I’ve been in commercial writing since 2017. I’ve come all the way from a freelancer to an owner of a design studio.
Here are 25 principles I’ve crafted over 5 years of my career. They’ll help you increase your value as a writer, and, therefore, your profit.
Editing
- Before you start writing a copy, think about how not to write one.
- Your text will not change the world. It’s just another text.
- Don’t play with the words, don’t move them around. It won’t make much of a difference.
- Don’t grind your copies to perfection. Publish fast, then polish. Perfect things exist only in your mind.
- Publish your post while it burns you from the inside and excites you.
- Hire a proofreader so that you wouldn’t have to argue with a client about spelling and punctuation.
Service
- Take responsibility for the result you provide, not for separate words, sentences, or a number of characters.
- Ask questions, shut up and listen to your client carefully. They have all the answers.
- Don’t be an asshole: don’t go missing and warn your clients when troubles arise.
- Don’t teach your client how to write, and don’t be stubborn as a ram.
- Don’t argue about your unique vision of writing and style. No one is interested in it. Solve the problem and don’t try to show who’s the boss here.
- Leave emotions behind when you enter a Zoom meeting. Reschedule if you are having an off-day. Recover, then talk.
- Don’t grovel and don’t settle for bad decisions. Defend your working routine, processes and principles.
Money
- Always work on a contract and take an advance payment.
- There is no such thing as an average price. Only a fair price. A fair price is the one that suits you and your client.
- It’s not easy to make a living on writing. To make more, sell your service and solutions, not a copy or a number of characters.

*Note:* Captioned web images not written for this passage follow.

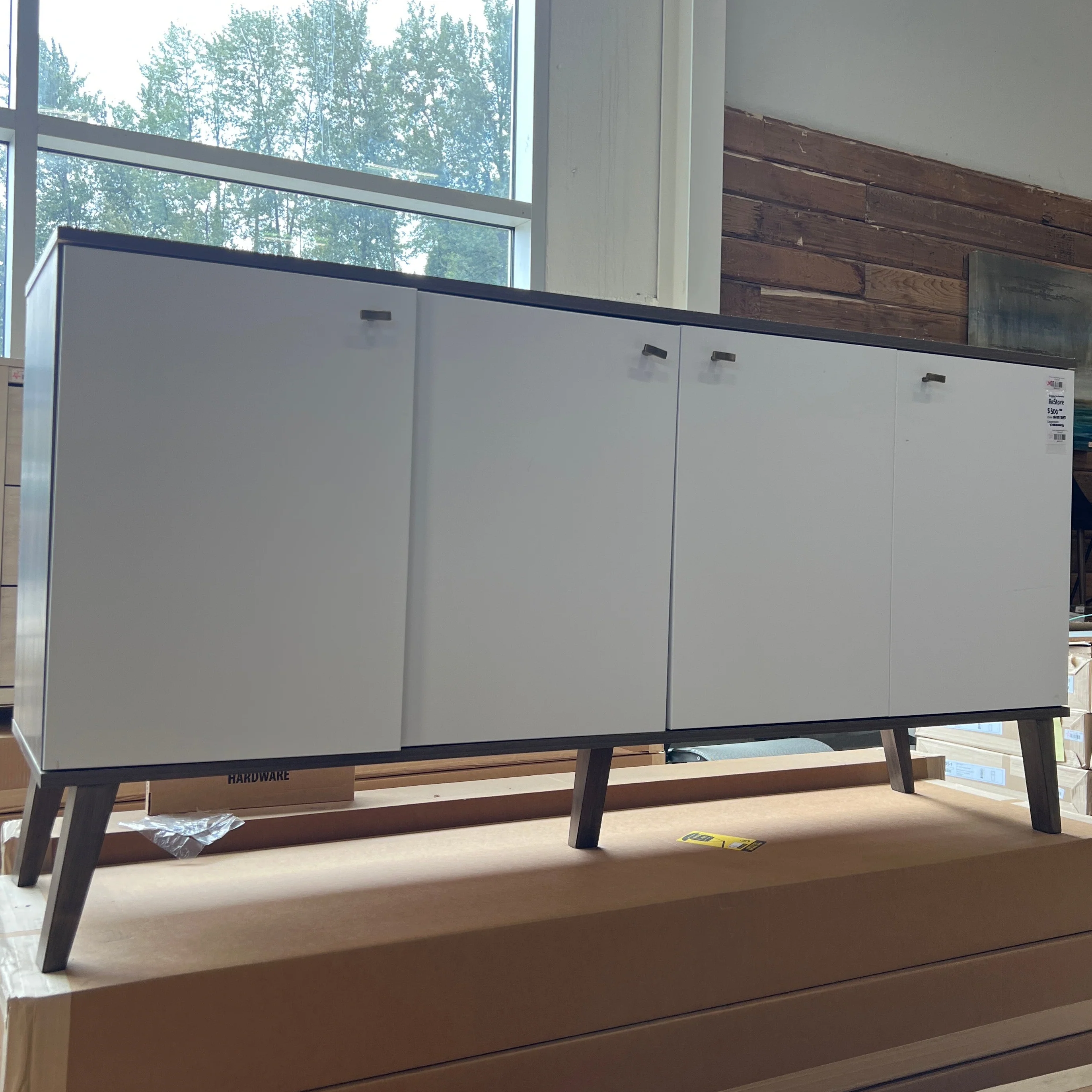 Prepack- Drifted Grey/White Pine 4-Door Sideboard (new) - Image 3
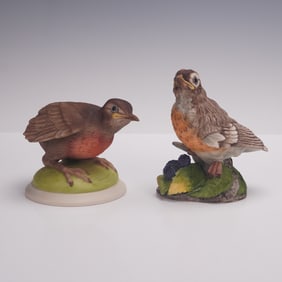 2pc Boehm Porcelain Figurines, Fledging Robin and Baby Robin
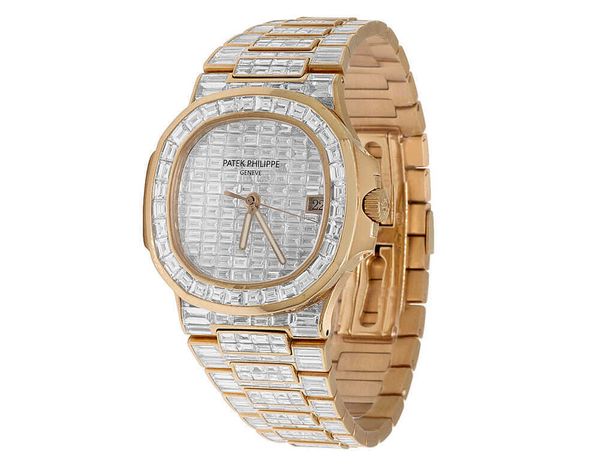 NY LA GM Diamond Luminous Wrist Watches Patas 40mm*8,3mm 3k 5711 Baguete de ouro rosa de alta qualidade Iced out bezel Melhor presente Phippe DBG MLB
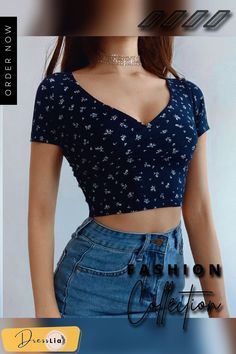 Y2k Vintage Floral Cross Crop Top T-shirt Women Cropped Slim Short Sleeve V Neck Sexy Summer Clothes Tee Shirt Femme Woman Tops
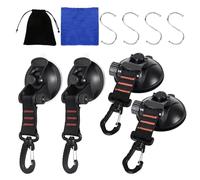 Lot de 4 Ventouse Crochet CHUNLINLAODA Crochet Ventouse Puissante, Crochets de Fixation en Camping, Ancre à Ventouse avec 4 S Crochet pour Tentes Latéral de Voiture Accessoire de Bâche de Camping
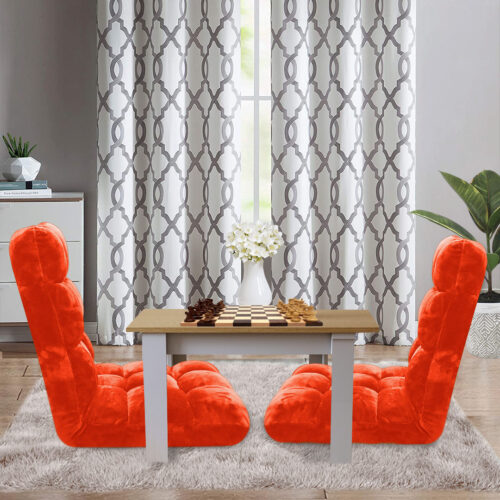 4x Floor Recliner Folding Lounge Sofa Futon Couch Folding Chair Cushion Orange - Image 9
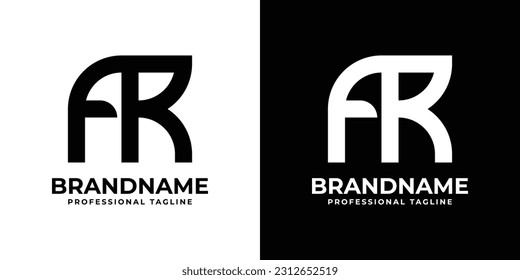 Letter AR or RA Monogram Logo, suitable for any business with AR or RA initials.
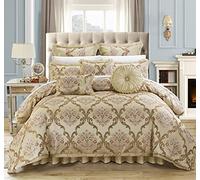 Chic Home Aubrey Parure de lit 9 pièces en Tissu Jacquard de qualité d'ameublement pour Chambre à Coucher avec Housse de Couette et taies d'oreiller, très Grand lit, Beige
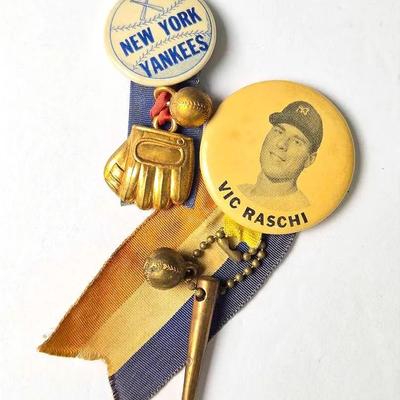 Vintage 1950s NY Yankees & Vic Raschi Stadium Souvenir Pins With Ribbons & Charms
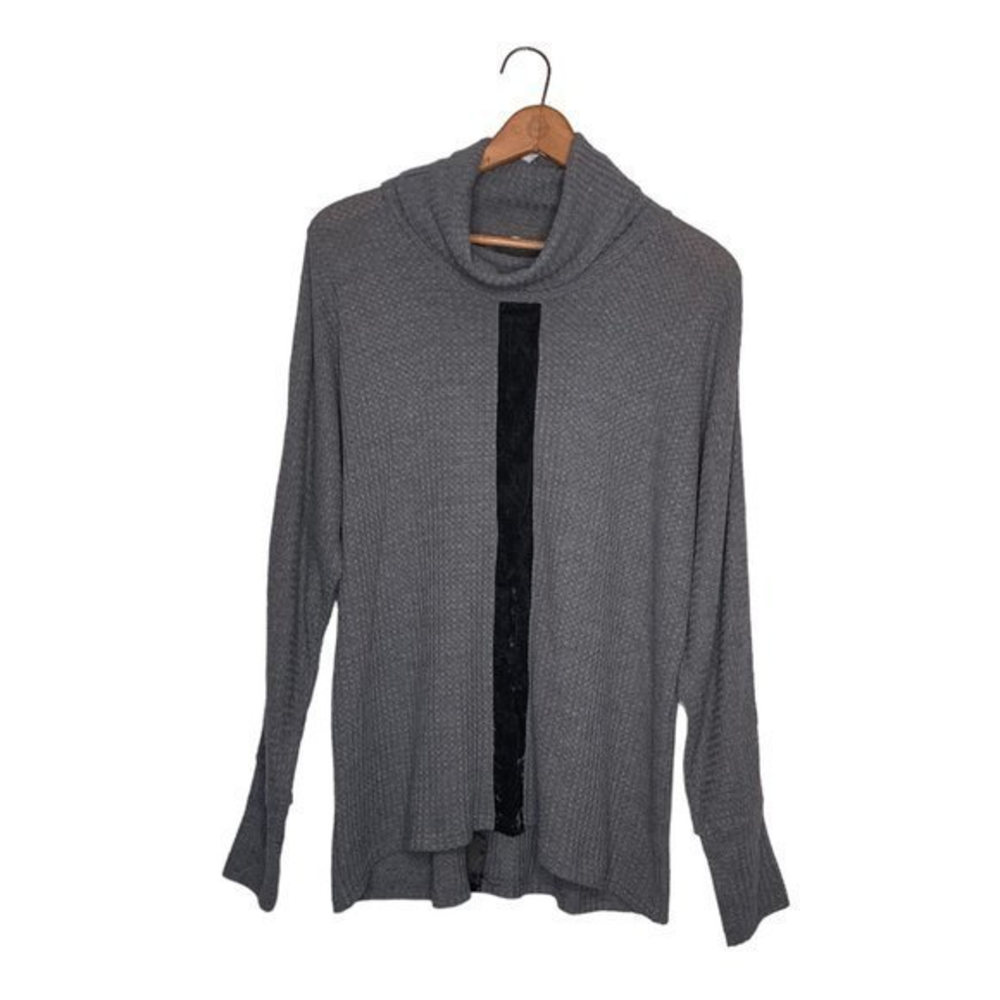 Anthropologie Small S Mystree Gray Thermal‎ Waffle Knit Velvet Stripe Cowl Top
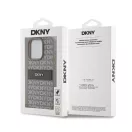 DKNY PU Leather Repeat Pattern Tonal Stripe iPhone 14 Pro hátlap tok, bézs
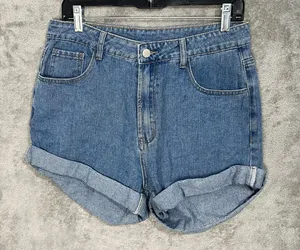 Cider Denim Mom Jean Shorts Size Large High Rise Summer Beachy Vacation thumbnail 1
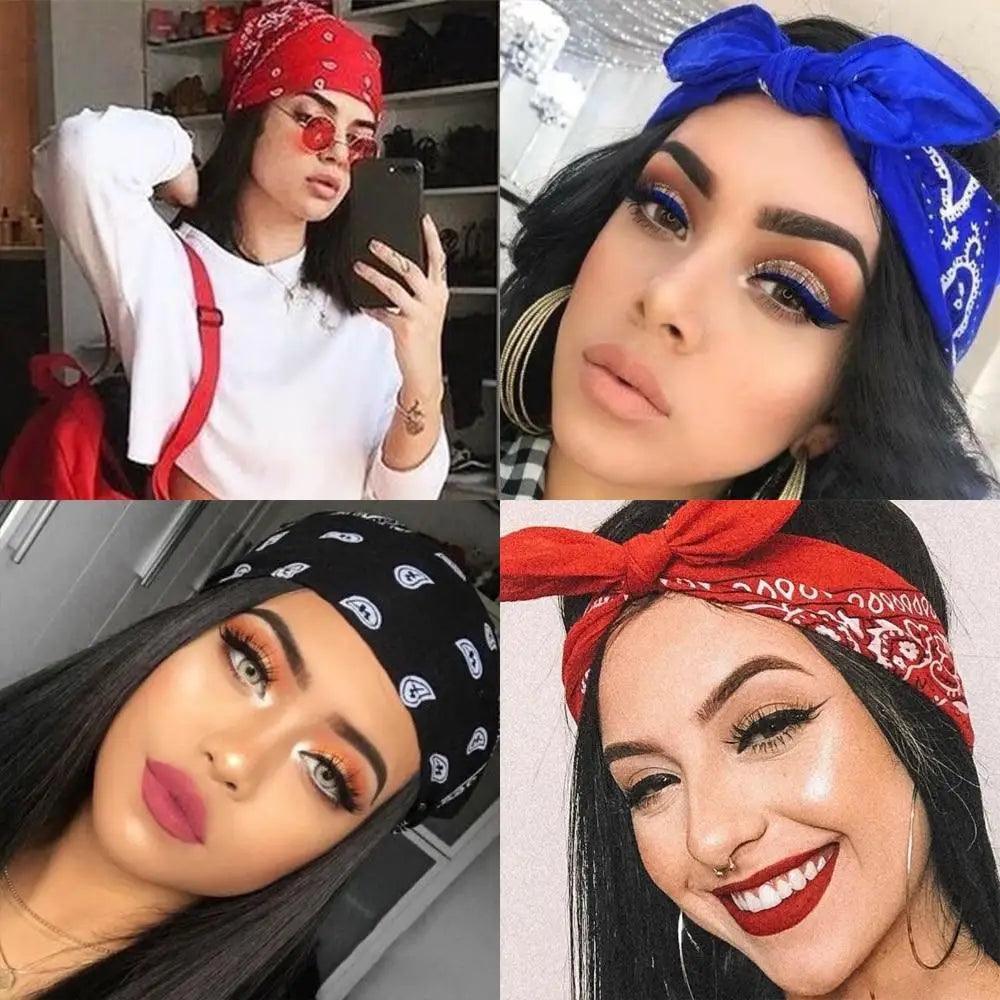 Vintage Style Print Bandana Hair Bands for Girls Women Headband Square Scarf Face Mask Cross Turban Bandanas Headwear Stevvex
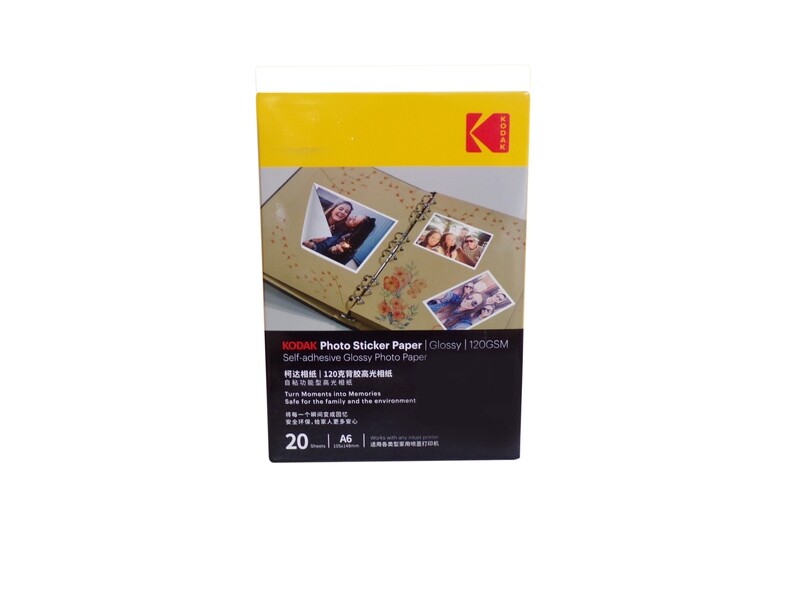 KODAK A6 GLOSS PHOTO STICKER PAPER 120GSM 20SHS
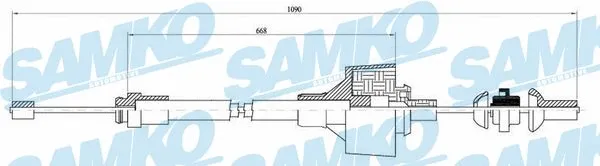 Tirette à câble, commande d'embrayage SAMKO C0480C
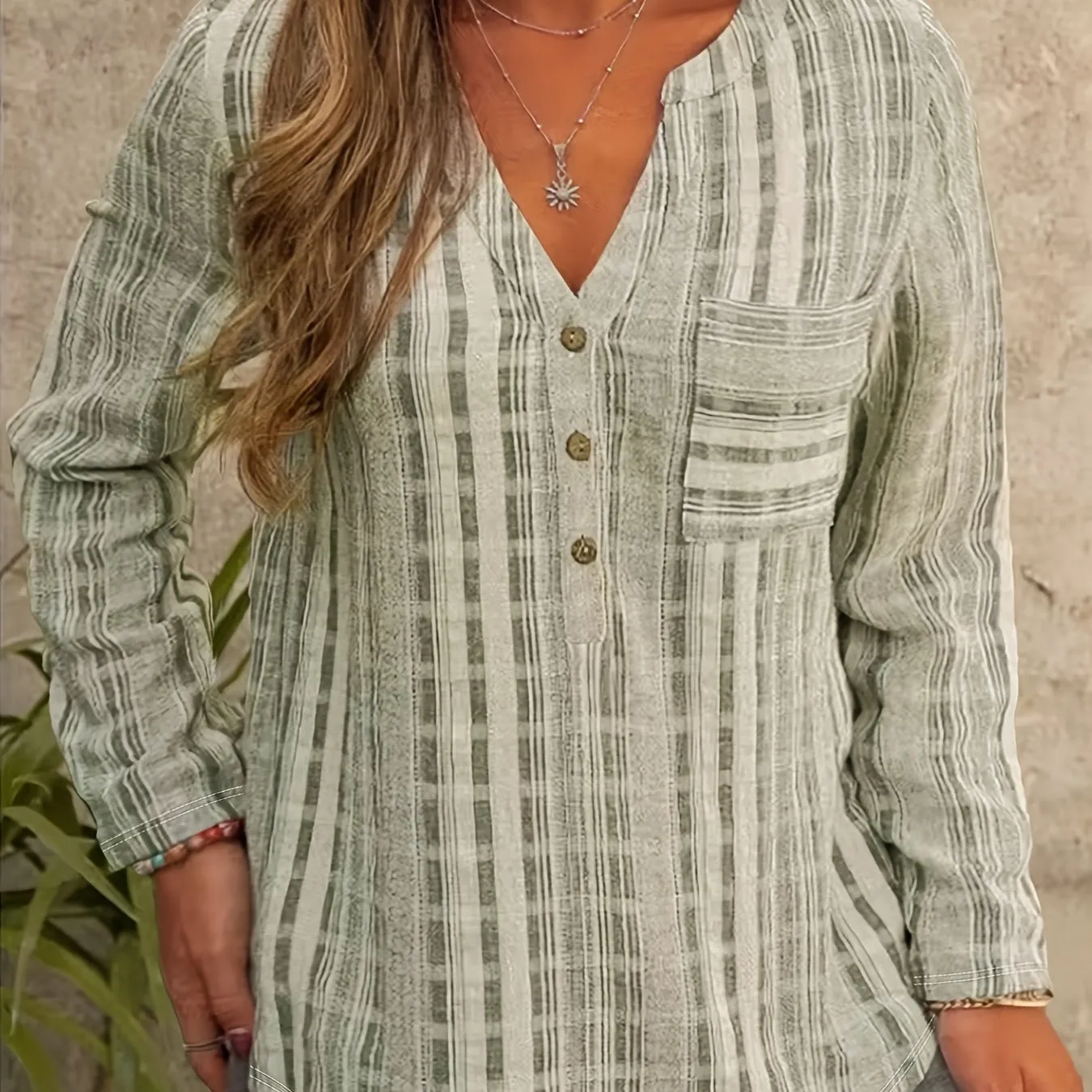 Womens Plus Size Striped Print Button Up Blouse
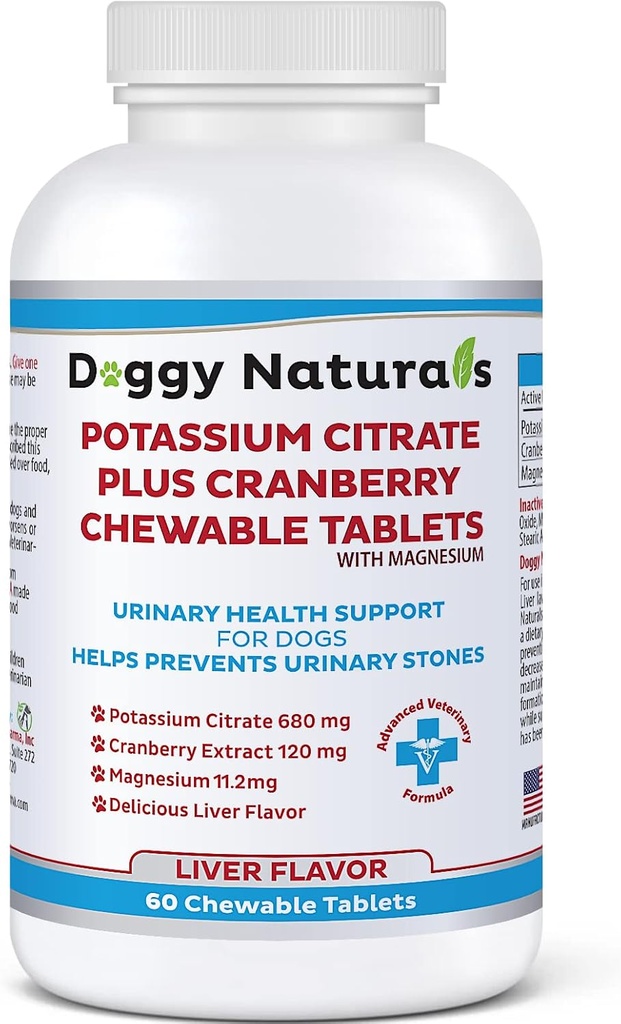 Cytrynian potasu Plus Żurawina z suplementem magnezu dla psów (60 tabletek) - Support Tract Urynary - Pomaga Deter Formacja Stones- Desery Oszałamiające Wapnia Bladder & Kamienie Nerki (Made in U.S.A)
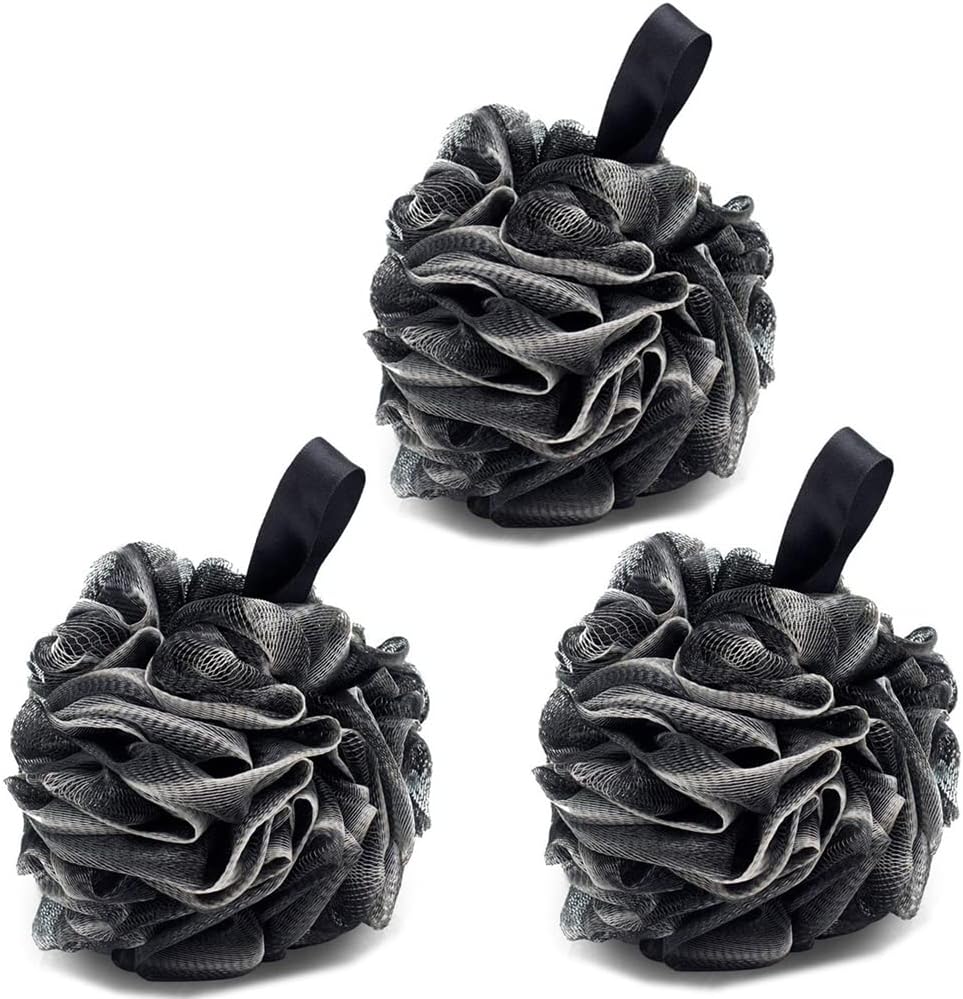 Zestaw 3 gąbek do kąpieli, luffa spieniająca, szczotki czyszczące, peelingujące unisex, oczyszczające i kojące (60 g/sztuka)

- Develop skills in related areas: layout, management, design, code, typography, illustration, negotiation, law. They give you leverage.
- Never work on urgent tasks. You won’t make much money, but you’re guaranteed to eat some shit and be a scapegoat in the end.
- Work only on the projects you wouldn’t be ashamed to put in your portfolio.
- Don’t get into a project with a bad context, especially out of need. You won’t be happy with the money made there.
Strength
- Remember that you’re great. You make a living using your head. Most people never dare to do it.
- When you don’t see a way out, go back to the initial brief and the task your client brought in. Usually, you’ll find an answer or a hint there.
- See all projects through to completion. In hard times remind yourself why you got into this project and keep the goal in mind like a lighthouse in the storm.
- Take care of your health: sleep at night, exercise, eat well. Make 10,000 steps a day, eat fruit, vegetables, and greens, drink more water and less coffee.
- Be honest and frank with yourself. All problems begin with a lie.
Postscript
This year I’m going to talk to the authors, writers, and editors, even more, to fill the manifesto with new principles that I consider crucial and useful. I hope that in five years, when the fifth version of the manifesto comes out, we’ll be able to trace how the profession of the writer has changed.